The Air Quality Life Index, released by the Energy Policy Institute, University of Chicago, in September, describes South Asia as "consistently the most polluted region with the people there seeing their lives shortened by an average of five years relative to what it would be if the region met the WHO guidelines".

India alone has more than 510 million people living in the Indo-Gangetic plains who are on track to lose more than nine years of life expectancy if 2019 pollution levels persist, the report said.

For Bangladesh, residents may live 5.4 years longer if pollution levels meet the WHO guidelines, while residents of its capital city Dhaka could live 7.7 years longer. Those living in the polluted Terai region of Nepal stand to gain 6.7 years. In Lahore, Pakistan's second-largest city, residents may live five years longer if the WHO guidelines are followed.

"While the exact source of smog over the Indo-Gangetic plains is still being investigated, it is evident that residents of the region, including Kathmandu, are severely affected by respiratory and cardio-vascular ailments during winter," says Bhupendra Das, a pollution researcher at the Institute for Advanced Sustainability Studies, in Potsdam and at Tribhuvan University, Kathmandu.

"The winter months see 'temperature inversion' which traps particle pollutants and prevents the dispersion," he adds. "If the pollutants come from burning plastic waste they are likely to release chlorides, including dioxins and furans which are among the most toxic substances known to man."

The WHO says particulates cause health problems according to source, size and physical and chemical properties and that the wide variability makes research difficult. Additionally, airborne particulate matter is constantly on the move and undergoes chemical and physical changes in the atmosphere.

Some of the complexity of studying PM 2.5 is evident in research conducted by the Indian Institute of Technology - Madras and published January in Nature Research that showed how pollution over Delhi is different from that in other cities for its high chloride content that was responsible for the haze, lowered visibility and health impacts.

The authors suggest that local concentrations of hydrochloric acid, emitted from burning plastic, contributed significantly to reduced visibility. "Our work implies that identifying and regulating gaseous hydrochloric acid emissions could be critical to improving visibility and human health in India."

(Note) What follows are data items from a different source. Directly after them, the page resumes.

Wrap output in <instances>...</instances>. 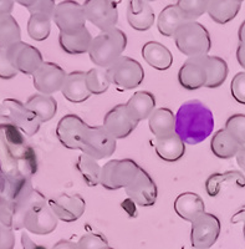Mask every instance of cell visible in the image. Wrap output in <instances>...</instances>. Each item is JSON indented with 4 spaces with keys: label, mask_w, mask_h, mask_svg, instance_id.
Returning <instances> with one entry per match:
<instances>
[{
    "label": "cell",
    "mask_w": 245,
    "mask_h": 249,
    "mask_svg": "<svg viewBox=\"0 0 245 249\" xmlns=\"http://www.w3.org/2000/svg\"><path fill=\"white\" fill-rule=\"evenodd\" d=\"M240 9L242 4L235 3L233 0H210L207 14L214 23L224 25L237 18Z\"/></svg>",
    "instance_id": "34"
},
{
    "label": "cell",
    "mask_w": 245,
    "mask_h": 249,
    "mask_svg": "<svg viewBox=\"0 0 245 249\" xmlns=\"http://www.w3.org/2000/svg\"><path fill=\"white\" fill-rule=\"evenodd\" d=\"M141 170V166L131 159L111 160L102 166L100 184L105 190L119 191L127 188Z\"/></svg>",
    "instance_id": "6"
},
{
    "label": "cell",
    "mask_w": 245,
    "mask_h": 249,
    "mask_svg": "<svg viewBox=\"0 0 245 249\" xmlns=\"http://www.w3.org/2000/svg\"><path fill=\"white\" fill-rule=\"evenodd\" d=\"M66 75L68 72L56 62L44 61L33 75V84L39 93L54 95L61 91Z\"/></svg>",
    "instance_id": "15"
},
{
    "label": "cell",
    "mask_w": 245,
    "mask_h": 249,
    "mask_svg": "<svg viewBox=\"0 0 245 249\" xmlns=\"http://www.w3.org/2000/svg\"><path fill=\"white\" fill-rule=\"evenodd\" d=\"M52 249H79L77 248V243L69 239H61L57 243L54 244Z\"/></svg>",
    "instance_id": "50"
},
{
    "label": "cell",
    "mask_w": 245,
    "mask_h": 249,
    "mask_svg": "<svg viewBox=\"0 0 245 249\" xmlns=\"http://www.w3.org/2000/svg\"><path fill=\"white\" fill-rule=\"evenodd\" d=\"M178 82L182 88L188 91L206 88L207 71L203 56L189 57L183 62V65L178 71Z\"/></svg>",
    "instance_id": "19"
},
{
    "label": "cell",
    "mask_w": 245,
    "mask_h": 249,
    "mask_svg": "<svg viewBox=\"0 0 245 249\" xmlns=\"http://www.w3.org/2000/svg\"><path fill=\"white\" fill-rule=\"evenodd\" d=\"M0 234H1V224H0Z\"/></svg>",
    "instance_id": "59"
},
{
    "label": "cell",
    "mask_w": 245,
    "mask_h": 249,
    "mask_svg": "<svg viewBox=\"0 0 245 249\" xmlns=\"http://www.w3.org/2000/svg\"><path fill=\"white\" fill-rule=\"evenodd\" d=\"M3 190H4V176L3 173H1V171H0V195L3 193Z\"/></svg>",
    "instance_id": "55"
},
{
    "label": "cell",
    "mask_w": 245,
    "mask_h": 249,
    "mask_svg": "<svg viewBox=\"0 0 245 249\" xmlns=\"http://www.w3.org/2000/svg\"><path fill=\"white\" fill-rule=\"evenodd\" d=\"M192 249H197V248H192Z\"/></svg>",
    "instance_id": "61"
},
{
    "label": "cell",
    "mask_w": 245,
    "mask_h": 249,
    "mask_svg": "<svg viewBox=\"0 0 245 249\" xmlns=\"http://www.w3.org/2000/svg\"><path fill=\"white\" fill-rule=\"evenodd\" d=\"M188 20L184 14L180 12L177 4H169L163 8L157 18V29L159 34L166 37H172L175 31L182 25L187 23Z\"/></svg>",
    "instance_id": "28"
},
{
    "label": "cell",
    "mask_w": 245,
    "mask_h": 249,
    "mask_svg": "<svg viewBox=\"0 0 245 249\" xmlns=\"http://www.w3.org/2000/svg\"><path fill=\"white\" fill-rule=\"evenodd\" d=\"M148 127L155 139H163L175 133V113L171 108H156L148 117Z\"/></svg>",
    "instance_id": "25"
},
{
    "label": "cell",
    "mask_w": 245,
    "mask_h": 249,
    "mask_svg": "<svg viewBox=\"0 0 245 249\" xmlns=\"http://www.w3.org/2000/svg\"><path fill=\"white\" fill-rule=\"evenodd\" d=\"M0 106H1V102H0Z\"/></svg>",
    "instance_id": "60"
},
{
    "label": "cell",
    "mask_w": 245,
    "mask_h": 249,
    "mask_svg": "<svg viewBox=\"0 0 245 249\" xmlns=\"http://www.w3.org/2000/svg\"><path fill=\"white\" fill-rule=\"evenodd\" d=\"M93 36L88 28L73 35H59V45L64 53L68 55H84L88 54Z\"/></svg>",
    "instance_id": "29"
},
{
    "label": "cell",
    "mask_w": 245,
    "mask_h": 249,
    "mask_svg": "<svg viewBox=\"0 0 245 249\" xmlns=\"http://www.w3.org/2000/svg\"><path fill=\"white\" fill-rule=\"evenodd\" d=\"M144 1H147V3H152V1H155V0H144Z\"/></svg>",
    "instance_id": "58"
},
{
    "label": "cell",
    "mask_w": 245,
    "mask_h": 249,
    "mask_svg": "<svg viewBox=\"0 0 245 249\" xmlns=\"http://www.w3.org/2000/svg\"><path fill=\"white\" fill-rule=\"evenodd\" d=\"M21 41V29L12 14L0 17V49H8L9 46Z\"/></svg>",
    "instance_id": "36"
},
{
    "label": "cell",
    "mask_w": 245,
    "mask_h": 249,
    "mask_svg": "<svg viewBox=\"0 0 245 249\" xmlns=\"http://www.w3.org/2000/svg\"><path fill=\"white\" fill-rule=\"evenodd\" d=\"M230 93L238 104L245 105V71L238 72L233 77L230 82Z\"/></svg>",
    "instance_id": "42"
},
{
    "label": "cell",
    "mask_w": 245,
    "mask_h": 249,
    "mask_svg": "<svg viewBox=\"0 0 245 249\" xmlns=\"http://www.w3.org/2000/svg\"><path fill=\"white\" fill-rule=\"evenodd\" d=\"M101 249H115V248H112V247H110V246H106V247H104V248H101Z\"/></svg>",
    "instance_id": "56"
},
{
    "label": "cell",
    "mask_w": 245,
    "mask_h": 249,
    "mask_svg": "<svg viewBox=\"0 0 245 249\" xmlns=\"http://www.w3.org/2000/svg\"><path fill=\"white\" fill-rule=\"evenodd\" d=\"M111 85L119 90L127 91L137 89L144 80L143 66L130 56H122L107 69Z\"/></svg>",
    "instance_id": "7"
},
{
    "label": "cell",
    "mask_w": 245,
    "mask_h": 249,
    "mask_svg": "<svg viewBox=\"0 0 245 249\" xmlns=\"http://www.w3.org/2000/svg\"><path fill=\"white\" fill-rule=\"evenodd\" d=\"M238 64L245 70V44H239L237 48Z\"/></svg>",
    "instance_id": "51"
},
{
    "label": "cell",
    "mask_w": 245,
    "mask_h": 249,
    "mask_svg": "<svg viewBox=\"0 0 245 249\" xmlns=\"http://www.w3.org/2000/svg\"><path fill=\"white\" fill-rule=\"evenodd\" d=\"M173 210L180 219L192 223L206 212V204L198 193L183 192L175 197Z\"/></svg>",
    "instance_id": "21"
},
{
    "label": "cell",
    "mask_w": 245,
    "mask_h": 249,
    "mask_svg": "<svg viewBox=\"0 0 245 249\" xmlns=\"http://www.w3.org/2000/svg\"><path fill=\"white\" fill-rule=\"evenodd\" d=\"M117 147V140L104 126H90L82 143L81 152L90 156L91 159H110Z\"/></svg>",
    "instance_id": "9"
},
{
    "label": "cell",
    "mask_w": 245,
    "mask_h": 249,
    "mask_svg": "<svg viewBox=\"0 0 245 249\" xmlns=\"http://www.w3.org/2000/svg\"><path fill=\"white\" fill-rule=\"evenodd\" d=\"M137 122L130 116L124 104L113 106L104 117V126L116 140L128 137L137 127Z\"/></svg>",
    "instance_id": "18"
},
{
    "label": "cell",
    "mask_w": 245,
    "mask_h": 249,
    "mask_svg": "<svg viewBox=\"0 0 245 249\" xmlns=\"http://www.w3.org/2000/svg\"><path fill=\"white\" fill-rule=\"evenodd\" d=\"M15 234L14 230L10 227L1 224V234H0V249H14Z\"/></svg>",
    "instance_id": "46"
},
{
    "label": "cell",
    "mask_w": 245,
    "mask_h": 249,
    "mask_svg": "<svg viewBox=\"0 0 245 249\" xmlns=\"http://www.w3.org/2000/svg\"><path fill=\"white\" fill-rule=\"evenodd\" d=\"M207 71V89H218L226 82L229 74L228 64L224 59L215 55L203 56Z\"/></svg>",
    "instance_id": "33"
},
{
    "label": "cell",
    "mask_w": 245,
    "mask_h": 249,
    "mask_svg": "<svg viewBox=\"0 0 245 249\" xmlns=\"http://www.w3.org/2000/svg\"><path fill=\"white\" fill-rule=\"evenodd\" d=\"M49 206L59 221L72 223L86 211V201L80 195H60L49 201Z\"/></svg>",
    "instance_id": "17"
},
{
    "label": "cell",
    "mask_w": 245,
    "mask_h": 249,
    "mask_svg": "<svg viewBox=\"0 0 245 249\" xmlns=\"http://www.w3.org/2000/svg\"><path fill=\"white\" fill-rule=\"evenodd\" d=\"M230 222L234 224L240 223V222H243V223H244V226H243V234H244V239H245V206L242 207V208H239L237 212L234 213L233 217H231V219H230Z\"/></svg>",
    "instance_id": "48"
},
{
    "label": "cell",
    "mask_w": 245,
    "mask_h": 249,
    "mask_svg": "<svg viewBox=\"0 0 245 249\" xmlns=\"http://www.w3.org/2000/svg\"><path fill=\"white\" fill-rule=\"evenodd\" d=\"M59 219L49 206V201L35 204L24 218V228L31 234L48 235L57 228Z\"/></svg>",
    "instance_id": "14"
},
{
    "label": "cell",
    "mask_w": 245,
    "mask_h": 249,
    "mask_svg": "<svg viewBox=\"0 0 245 249\" xmlns=\"http://www.w3.org/2000/svg\"><path fill=\"white\" fill-rule=\"evenodd\" d=\"M19 74L8 56L5 49H0V79L10 80L14 79Z\"/></svg>",
    "instance_id": "43"
},
{
    "label": "cell",
    "mask_w": 245,
    "mask_h": 249,
    "mask_svg": "<svg viewBox=\"0 0 245 249\" xmlns=\"http://www.w3.org/2000/svg\"><path fill=\"white\" fill-rule=\"evenodd\" d=\"M21 247H23V249H48L45 248V247L35 243L26 233H23V234H21Z\"/></svg>",
    "instance_id": "47"
},
{
    "label": "cell",
    "mask_w": 245,
    "mask_h": 249,
    "mask_svg": "<svg viewBox=\"0 0 245 249\" xmlns=\"http://www.w3.org/2000/svg\"><path fill=\"white\" fill-rule=\"evenodd\" d=\"M36 152L19 128L6 122L0 124V171L4 178L29 177L37 172Z\"/></svg>",
    "instance_id": "1"
},
{
    "label": "cell",
    "mask_w": 245,
    "mask_h": 249,
    "mask_svg": "<svg viewBox=\"0 0 245 249\" xmlns=\"http://www.w3.org/2000/svg\"><path fill=\"white\" fill-rule=\"evenodd\" d=\"M0 121L13 124L28 137L35 136L42 124L36 115L17 99H5L1 102Z\"/></svg>",
    "instance_id": "5"
},
{
    "label": "cell",
    "mask_w": 245,
    "mask_h": 249,
    "mask_svg": "<svg viewBox=\"0 0 245 249\" xmlns=\"http://www.w3.org/2000/svg\"><path fill=\"white\" fill-rule=\"evenodd\" d=\"M5 50L12 64L20 74L33 76L35 71L44 62L41 51L34 45H30L24 41H19L14 45L9 46Z\"/></svg>",
    "instance_id": "13"
},
{
    "label": "cell",
    "mask_w": 245,
    "mask_h": 249,
    "mask_svg": "<svg viewBox=\"0 0 245 249\" xmlns=\"http://www.w3.org/2000/svg\"><path fill=\"white\" fill-rule=\"evenodd\" d=\"M14 1L17 4H19V5L24 6V8L30 9L31 6H34L39 0H14Z\"/></svg>",
    "instance_id": "53"
},
{
    "label": "cell",
    "mask_w": 245,
    "mask_h": 249,
    "mask_svg": "<svg viewBox=\"0 0 245 249\" xmlns=\"http://www.w3.org/2000/svg\"><path fill=\"white\" fill-rule=\"evenodd\" d=\"M82 6L86 20L101 31L117 28L119 8L113 0H85Z\"/></svg>",
    "instance_id": "11"
},
{
    "label": "cell",
    "mask_w": 245,
    "mask_h": 249,
    "mask_svg": "<svg viewBox=\"0 0 245 249\" xmlns=\"http://www.w3.org/2000/svg\"><path fill=\"white\" fill-rule=\"evenodd\" d=\"M108 246L106 237L100 233H86L77 242L79 249H101Z\"/></svg>",
    "instance_id": "41"
},
{
    "label": "cell",
    "mask_w": 245,
    "mask_h": 249,
    "mask_svg": "<svg viewBox=\"0 0 245 249\" xmlns=\"http://www.w3.org/2000/svg\"><path fill=\"white\" fill-rule=\"evenodd\" d=\"M240 146L233 137L228 133L226 128H220L217 132L213 133L210 140L211 153L220 160H229L235 157Z\"/></svg>",
    "instance_id": "31"
},
{
    "label": "cell",
    "mask_w": 245,
    "mask_h": 249,
    "mask_svg": "<svg viewBox=\"0 0 245 249\" xmlns=\"http://www.w3.org/2000/svg\"><path fill=\"white\" fill-rule=\"evenodd\" d=\"M186 146L178 135L173 133L171 136L155 140L156 155L164 162L173 163L178 162L186 153Z\"/></svg>",
    "instance_id": "26"
},
{
    "label": "cell",
    "mask_w": 245,
    "mask_h": 249,
    "mask_svg": "<svg viewBox=\"0 0 245 249\" xmlns=\"http://www.w3.org/2000/svg\"><path fill=\"white\" fill-rule=\"evenodd\" d=\"M85 75H86L85 71L79 70L69 72L66 75L60 92L64 95L68 101L72 102V104H82L92 96L86 85Z\"/></svg>",
    "instance_id": "22"
},
{
    "label": "cell",
    "mask_w": 245,
    "mask_h": 249,
    "mask_svg": "<svg viewBox=\"0 0 245 249\" xmlns=\"http://www.w3.org/2000/svg\"><path fill=\"white\" fill-rule=\"evenodd\" d=\"M222 231L219 218L213 213L204 212L192 222L191 244L197 249H210L217 243Z\"/></svg>",
    "instance_id": "10"
},
{
    "label": "cell",
    "mask_w": 245,
    "mask_h": 249,
    "mask_svg": "<svg viewBox=\"0 0 245 249\" xmlns=\"http://www.w3.org/2000/svg\"><path fill=\"white\" fill-rule=\"evenodd\" d=\"M14 0H0V17L1 15L12 14L14 9Z\"/></svg>",
    "instance_id": "49"
},
{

In 2019, the Indian government declared a "war on pollution" and launched a National Clean Air Programme with a declared goal of reducing particulate pollution by 20—30/ per cent by 2024 from 2017 levels, although the situation has only worsened since.

In August the local state government in Delhi began installing smog towers at key areas of the city to vacuum up particulate matter and pollutants. However, these 24-meter high structures have not performed at the claimed 80 per cent efficiency with readings for late November and December showing efficiency rates of less than 40 per cent.

In fact, one tower showed the filtered air bearing 300 milligrams of particulate matter per cubic meter — a far cry from the safe limit of five micrograms per cubic meter prescribed by the WHO, making little difference to the number of years of life expectancy that Delhi residents stand to lose.